[ТЕКСТ ДЛЯ ЧТЕНИЯ]

О Леониде Леонове

Допустим, Булгаков доехал до Батума, не было той телеграммы, никто не догнал его в Туле, не остановили, все прошло благополучно, и пьесу о молодом Сталине поставили во МХАТе, и дальше все как полагается, Сталинская премия, переделкинская дача, кремлевская больница, дружба с Фадеевым, война и эвакуация, антифашистская (антинемецкая, конечно) публицистика, потом несколько лет послевоенного молчания, а, скажем, в пятьдесят девятом — чуть переработанное «Собачье сердце» в «Новом мире». Равнодушие критики и распространяемое в списках стихотворение Евтушенко о том, как сверх меры благополучный писатель первой военной зимой в Чистополе купил на базаре целую бочку меда, за которой стояла очередь несчастных со стаканчиками и баночками.

Неумершего Булгакова не любили бы, конечно. И давняя пьеса о Сталине, и даже «Дни Турбиных», со Сталиным же ассоциирующиеся (да и не только с ним — старый замшелый МХАТ, а в моде-то «Современник»), и переделкинское помещичье благополучие, и байки вроде той про мед — ну какая тут может быть любовь. Эренбург, или, скажем, Катаев, или Чуковский нашли себя в новом времени, покровительствовали прогрессивной молодежи, дружили. Да даже и Пастернак покровительствовал. А семидесятилетнего Булгакова в компании Вознесенского или Евтушенко представить невозможно, вечно запертые ворота дачи и злая собака. И только самый ближний круг, какие-нибудь еще довоенных времен друзья знали бы, что старик не пьет, как о нем говорят соседи, а, запершись в кабинете, каждый день продолжает доделывать начатый в конце двадцатых роман. Молодой Кожинов, зять одиозного Ермилова, по слухам, видел первую главу — там что-то про сатану и про Понтия Пилата, очень сложное произведение, очень талантливо. Но Кожинову веры нет — слишком лоялен к «своим» (прогрессивные, конечно, тоже лояльны, но у них свои совсем другие). Романа ждали в шестьдесят шестом, новый журнал «Москва» хотел бы выстрелить чем-то необычным, но автор так и не отдал рукопись, и были даже слухи, что болгарская прорицательница Ванга, когда он отдыхал в Бургасе, сказала ему, что он будет жить, пока не закончит эту книгу, и он прикинул — лет двадцать еще пожил бы, — и решил еще раз переписать, потом еще раз.

[/ТЕКСТ ДЛЯ ЧТЕНИЯ]
[ВЫДЕРЖКА ИЗ ДАННЫХ]

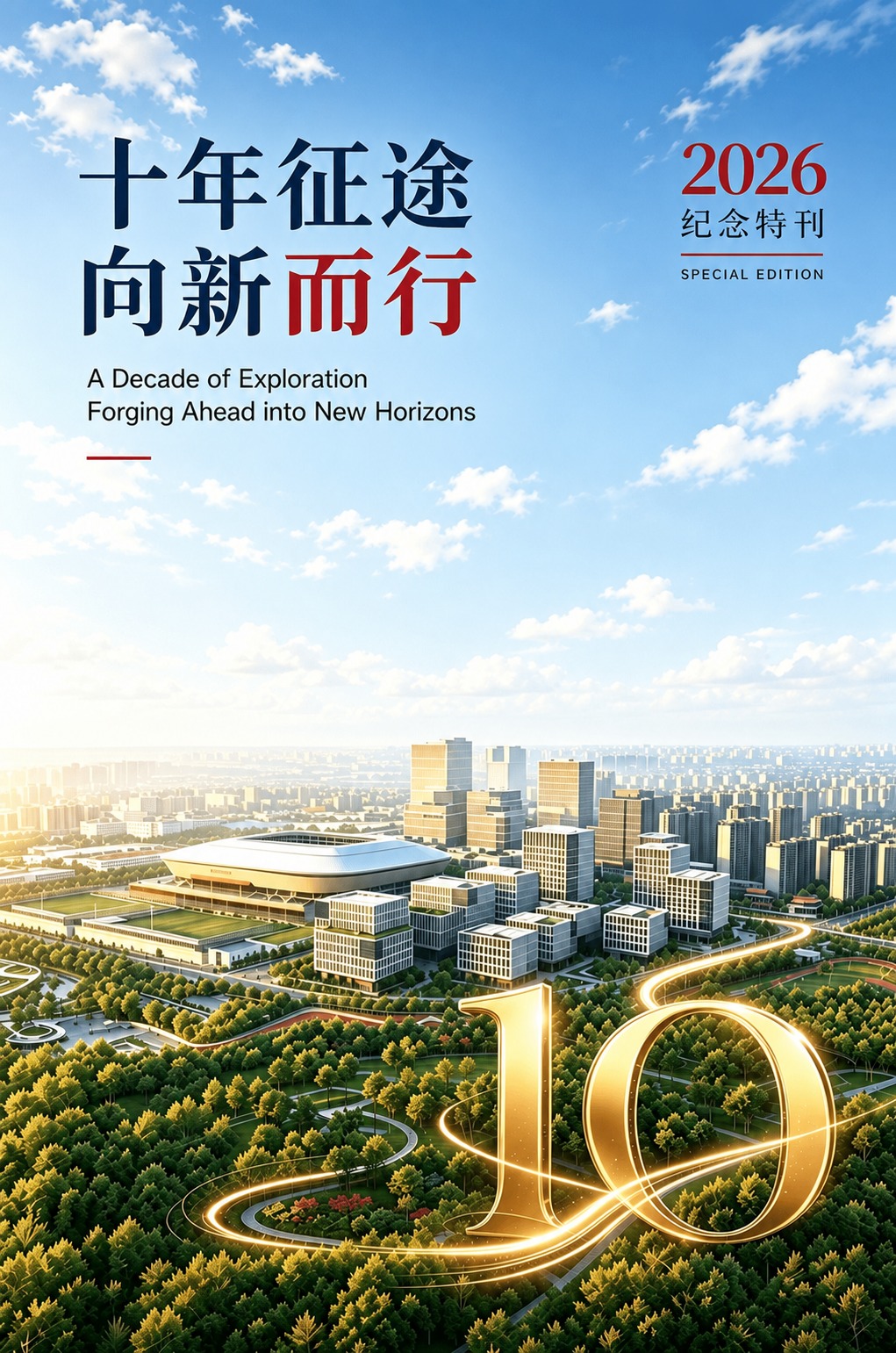 不改变图片尺寸，将背景中的城市建筑和景观整体向下移动1/3的距… - 图片创意预览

[/ВЫДЕРЖКА ИЗ ДАННЫХ]

• _СПИСОК ЗАДАНИЙ_
#1 Ответьте коротко на вопросы по тексту о Леонове:
(a) В каком городе, по стихотворению Евтушенко, писатель купил на базаре целую бочку меда?
(b) Какой новый журнал ждал роман в шестьдесят шестом году?
(c) Кто, по слухам, видел первую главу романа?
#2 Повторите слово в слово отрывок из текста о Леонове: от слов «Допустим, Булгаков доехал» до слов «стаканчиками и баночками.» включительно.

• _ОТВЕТЫ_
#1
(a) В Чистополе.
(b) Журнал «Москва».
(c) Молодой Кожинов.

#2
Допустим, Булгаков доехал до Батума, не было той телеграммы, никто не догнал его в Туле, не остановили, все прошло благополучно, и пьесу о молодом Сталине поставили во МХАТе, и дальше все как полагается, Сталинская премия, переделкинская дача, кремлевская больница, дружба с Фадеевым, война и эвакуация, антифашистская (антинемецкая, конечно) публицистика, потом несколько лет послевоенного молчания, а, скажем, в пятьдесят девятом — чуть переработанное «Собачье сердце» в «Новом мире». Равнодушие критики и распространяемое в списках стихотворение Евтушенко о том, как сверх меры благополучный писатель первой военной зимой в Чистополе купил на базаре целую бочку меда, за которой стояла очередь несчастных со стаканчиками и баночками.